Una di queste situazioni di vita in cui si rinuncia del tutto a qualunque tipo di difesa personale è quella sperimentata da nostro Signore, allorché, ormai prossimo al momento conclusivo e al pieno compimento della sua opera di salvezza, si sottopone liberamente ad ogni genere di oltraggio, sino alla morte di croce, per interpretare fedelmente fino in fondo la misteriosa figura messianica del “servo sofferente” di Dio, che, come recitavano le Scritture, avrebbe dovuto soffrire molto, essere condannato e morire giustiziato ad opera, fu questo per Gesù l’aspetto più duro del suo sacrificio, delle massime autorità della religione ebraica.
Le cose stanno cosí e chi vuol capire, comprenda! E’ certo che dal Vangelo non emerge alcuna ammirazione per “l’uomo violento”, per l’uomo che si affida alla violenza come più efficace strumento di risoluzione di ogni contrasto e per l’uomo che ritenga di poter far valere le sue ragioni, giuste o sbagliate che siano. Le ragioni degli zeloti erano in parte giuste e in parte sbagliate ma Gesù non approvò la loro propensione ad un esercizio sistematico della violenza e di una violenza omicida. Il cristiano deve sapere che l’autodifesa è certamente legittimata dalla Parola di Dio, come lo è l’uso di strumenti per costruire, per cucinare o per trasportare merci e persone, ma deve sapere anche che questo principio dell’autodifesa non deve occupare nella sua mente e nel suo cuore molto più spazio di quello occupato da altre questioni legittime e tuttavia transitorie e non dotate di primaria importanza.

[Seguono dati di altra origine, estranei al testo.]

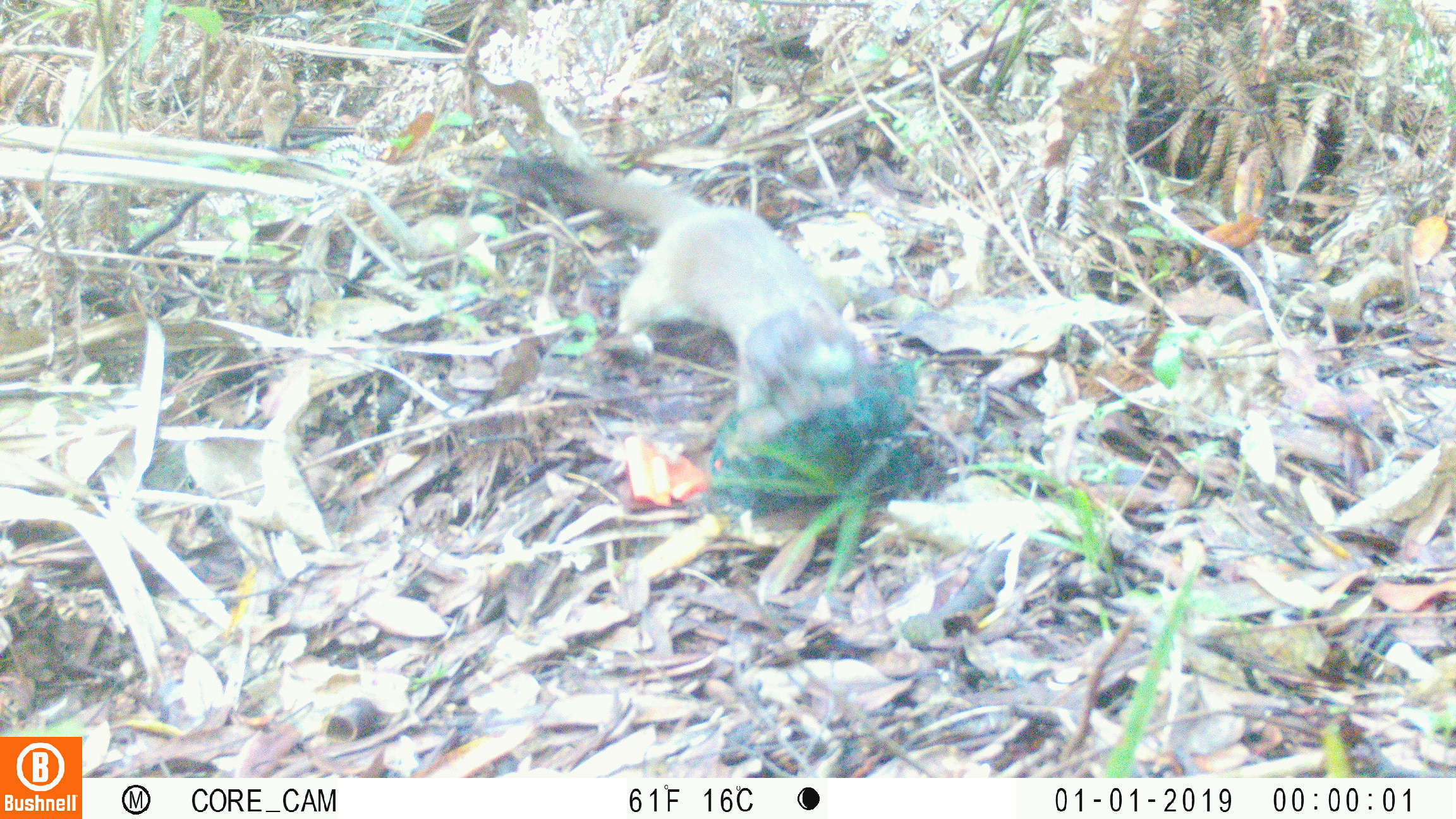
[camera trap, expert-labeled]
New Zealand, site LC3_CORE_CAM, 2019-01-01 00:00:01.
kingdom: Animalia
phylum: Chordata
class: Mammalia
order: Carnivora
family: Mustelidae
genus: Mustela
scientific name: Mustela erminea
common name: stoat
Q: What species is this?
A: Stoat (Mustela erminea).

Sebbene gli esseri celesti combattano e eseguano i giudizi divini con la spada fiammeggiante per proteggere da presenze indegne e indesiderate sia l’originario Giardino edenico sia la Città celeste che si manifesterà pienamente alla fine dei tempi, la loro attività primaria è la comunione con Dio e con il Suo popolo, il canto nel culto e nel vivere in pace. Questa è anche la nostra destinazione.